Construction crews move earth on the site of the former Sunflower Army Ammunition Plant in De Soto on Nov. 2, 2022, as part of a project to construct a new Panasonic battery plant.

A few other details emerged from Thursday’s meeting, which attracted more than a hundred people from the real estate community. The details included:

• Production at the plant is still expected to begin in the first quarter of 2025. Hiring for executive-level positions already has begun.

• Panasonic is forecasting the lowest pay ranges for employees at the plant will be in the $22- to $25-per-hour range, Richardson said. Hiring for plant employees is expected to pick up steam in the fourth quarter of 2024, he said.

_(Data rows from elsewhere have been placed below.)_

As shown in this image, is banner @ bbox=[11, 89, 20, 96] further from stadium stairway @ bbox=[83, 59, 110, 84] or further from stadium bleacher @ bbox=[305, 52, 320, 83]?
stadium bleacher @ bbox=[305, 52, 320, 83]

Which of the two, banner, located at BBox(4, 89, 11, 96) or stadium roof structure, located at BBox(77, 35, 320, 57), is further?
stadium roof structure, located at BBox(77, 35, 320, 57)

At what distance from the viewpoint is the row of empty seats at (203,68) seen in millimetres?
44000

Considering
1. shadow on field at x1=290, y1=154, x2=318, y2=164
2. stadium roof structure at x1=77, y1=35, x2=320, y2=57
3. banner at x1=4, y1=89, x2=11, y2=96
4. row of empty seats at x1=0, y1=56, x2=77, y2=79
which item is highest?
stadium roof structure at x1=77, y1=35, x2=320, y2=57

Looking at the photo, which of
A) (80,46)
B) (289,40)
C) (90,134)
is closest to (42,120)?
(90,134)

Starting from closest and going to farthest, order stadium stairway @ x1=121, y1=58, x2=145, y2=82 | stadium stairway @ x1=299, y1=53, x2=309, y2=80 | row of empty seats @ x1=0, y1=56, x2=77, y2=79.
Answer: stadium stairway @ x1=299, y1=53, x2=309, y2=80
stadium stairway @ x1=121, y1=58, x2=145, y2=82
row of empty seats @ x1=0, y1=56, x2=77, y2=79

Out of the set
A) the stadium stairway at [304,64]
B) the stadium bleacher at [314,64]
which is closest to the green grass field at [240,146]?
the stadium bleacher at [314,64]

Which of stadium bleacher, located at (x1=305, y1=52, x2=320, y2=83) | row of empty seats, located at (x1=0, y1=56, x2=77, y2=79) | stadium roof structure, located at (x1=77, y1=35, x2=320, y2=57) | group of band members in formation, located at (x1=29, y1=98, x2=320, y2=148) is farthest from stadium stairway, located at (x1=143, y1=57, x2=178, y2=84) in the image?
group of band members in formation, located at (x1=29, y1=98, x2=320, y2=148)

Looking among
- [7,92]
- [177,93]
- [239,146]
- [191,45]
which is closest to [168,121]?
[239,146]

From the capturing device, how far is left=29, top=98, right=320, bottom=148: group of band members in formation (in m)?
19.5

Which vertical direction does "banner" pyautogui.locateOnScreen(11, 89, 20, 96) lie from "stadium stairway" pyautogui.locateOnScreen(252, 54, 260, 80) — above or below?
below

• Douglas County has struck a deal with the human resources department of Panasonic to have a flyer inserted into the package given to each new employee. That flyer highlights each community in Douglas County as a potential home for new employees. The Economic Development Corporation also is running a marketing campaign on LinkedIn that targets people who are likely to be looking for jobs with Panasonic.

“We want to make sure that before they get a Realtor from a county to the east of us, they know that we are here,” he said.

A big part of Thursday’s meeting was about concerns that Lawrence won’t have enough housing to meet the Panasonic demand. More specifically, the concern is that Lawrence already has an acute housing shortage, and any increased demand from Panasonic will exacerbate the situation.

Economic development leaders, Realtors, homebuilders and others are actively organizing a lobbying campaign to convince Lawrence city commissioners to spend more money in the city’s Capital Improvement Plan to support opening up new areas of Lawrence for residential development.

I’ll report more on those specific conversations soon.